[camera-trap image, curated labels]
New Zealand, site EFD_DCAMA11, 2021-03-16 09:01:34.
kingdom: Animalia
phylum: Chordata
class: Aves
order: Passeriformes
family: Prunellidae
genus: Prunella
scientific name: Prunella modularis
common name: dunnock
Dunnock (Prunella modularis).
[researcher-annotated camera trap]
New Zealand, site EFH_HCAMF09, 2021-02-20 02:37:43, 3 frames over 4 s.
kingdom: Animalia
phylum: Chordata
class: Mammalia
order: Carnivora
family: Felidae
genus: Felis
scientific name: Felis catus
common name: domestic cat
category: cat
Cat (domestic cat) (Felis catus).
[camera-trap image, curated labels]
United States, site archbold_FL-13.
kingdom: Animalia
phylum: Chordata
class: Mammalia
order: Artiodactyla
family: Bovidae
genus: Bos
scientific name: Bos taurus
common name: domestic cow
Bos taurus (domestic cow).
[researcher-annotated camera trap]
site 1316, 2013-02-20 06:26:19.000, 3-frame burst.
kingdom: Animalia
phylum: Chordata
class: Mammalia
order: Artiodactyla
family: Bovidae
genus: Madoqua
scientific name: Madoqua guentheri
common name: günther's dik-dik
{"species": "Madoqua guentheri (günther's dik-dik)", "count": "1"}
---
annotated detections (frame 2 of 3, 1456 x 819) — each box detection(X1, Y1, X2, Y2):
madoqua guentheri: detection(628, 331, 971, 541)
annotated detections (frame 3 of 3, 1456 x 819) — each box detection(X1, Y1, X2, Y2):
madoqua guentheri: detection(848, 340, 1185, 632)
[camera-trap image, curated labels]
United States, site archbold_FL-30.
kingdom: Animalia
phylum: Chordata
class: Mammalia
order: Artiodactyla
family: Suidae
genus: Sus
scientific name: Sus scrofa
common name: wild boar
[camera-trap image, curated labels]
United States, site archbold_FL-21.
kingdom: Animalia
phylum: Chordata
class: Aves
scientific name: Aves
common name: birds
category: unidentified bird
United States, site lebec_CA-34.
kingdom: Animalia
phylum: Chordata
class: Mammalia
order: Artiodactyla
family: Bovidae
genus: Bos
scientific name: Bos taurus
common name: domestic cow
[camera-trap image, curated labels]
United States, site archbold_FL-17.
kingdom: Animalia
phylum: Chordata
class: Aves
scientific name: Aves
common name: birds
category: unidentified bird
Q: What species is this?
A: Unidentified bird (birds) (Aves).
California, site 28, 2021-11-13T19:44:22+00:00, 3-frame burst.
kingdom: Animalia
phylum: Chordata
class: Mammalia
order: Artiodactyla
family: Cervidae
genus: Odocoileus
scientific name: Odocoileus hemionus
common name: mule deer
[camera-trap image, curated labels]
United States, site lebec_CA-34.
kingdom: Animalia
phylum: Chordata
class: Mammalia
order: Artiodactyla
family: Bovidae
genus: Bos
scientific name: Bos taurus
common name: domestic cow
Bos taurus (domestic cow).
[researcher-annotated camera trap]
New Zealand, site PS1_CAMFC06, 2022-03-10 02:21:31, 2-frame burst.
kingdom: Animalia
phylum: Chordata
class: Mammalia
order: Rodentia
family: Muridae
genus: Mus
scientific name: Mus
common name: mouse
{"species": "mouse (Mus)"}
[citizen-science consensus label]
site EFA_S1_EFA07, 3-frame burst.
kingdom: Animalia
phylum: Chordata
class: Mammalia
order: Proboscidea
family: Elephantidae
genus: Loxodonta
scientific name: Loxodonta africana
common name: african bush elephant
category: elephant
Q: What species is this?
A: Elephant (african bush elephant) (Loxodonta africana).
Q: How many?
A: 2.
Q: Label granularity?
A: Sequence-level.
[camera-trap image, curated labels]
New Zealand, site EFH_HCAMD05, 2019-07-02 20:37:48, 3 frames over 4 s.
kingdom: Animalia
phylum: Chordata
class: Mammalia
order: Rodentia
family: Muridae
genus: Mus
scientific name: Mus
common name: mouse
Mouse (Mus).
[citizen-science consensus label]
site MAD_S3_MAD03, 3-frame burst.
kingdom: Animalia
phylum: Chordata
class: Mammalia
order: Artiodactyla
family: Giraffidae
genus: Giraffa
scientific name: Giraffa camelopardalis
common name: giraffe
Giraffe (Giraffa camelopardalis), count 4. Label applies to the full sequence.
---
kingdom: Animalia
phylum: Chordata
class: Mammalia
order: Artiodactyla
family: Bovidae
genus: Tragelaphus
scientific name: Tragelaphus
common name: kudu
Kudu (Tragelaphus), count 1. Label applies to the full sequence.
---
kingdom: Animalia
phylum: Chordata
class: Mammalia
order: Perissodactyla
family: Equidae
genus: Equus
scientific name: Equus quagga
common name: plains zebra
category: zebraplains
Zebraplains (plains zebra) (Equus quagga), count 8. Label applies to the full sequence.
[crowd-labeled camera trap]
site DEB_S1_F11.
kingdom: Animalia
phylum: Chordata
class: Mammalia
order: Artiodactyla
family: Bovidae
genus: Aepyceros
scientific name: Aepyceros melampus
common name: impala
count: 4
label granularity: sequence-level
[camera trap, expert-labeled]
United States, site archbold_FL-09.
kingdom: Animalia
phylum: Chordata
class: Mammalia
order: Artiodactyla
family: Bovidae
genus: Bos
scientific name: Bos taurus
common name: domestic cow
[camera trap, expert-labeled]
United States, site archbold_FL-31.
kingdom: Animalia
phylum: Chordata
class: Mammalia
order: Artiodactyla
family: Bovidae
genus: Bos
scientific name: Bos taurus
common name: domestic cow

- AIM OF THE EXERCISE -
Read through the entries above, and wherever a line holds the string "over", copy it.

- RESPONSE BOX -
New Zealand, site EFH_HCAMF09, 2021-02-20 02:37:43, 3 frames over 4 s.
New Zealand, site EFH_HCAMD05, 2019-07-02 20:37:48, 3 frames over 4 s.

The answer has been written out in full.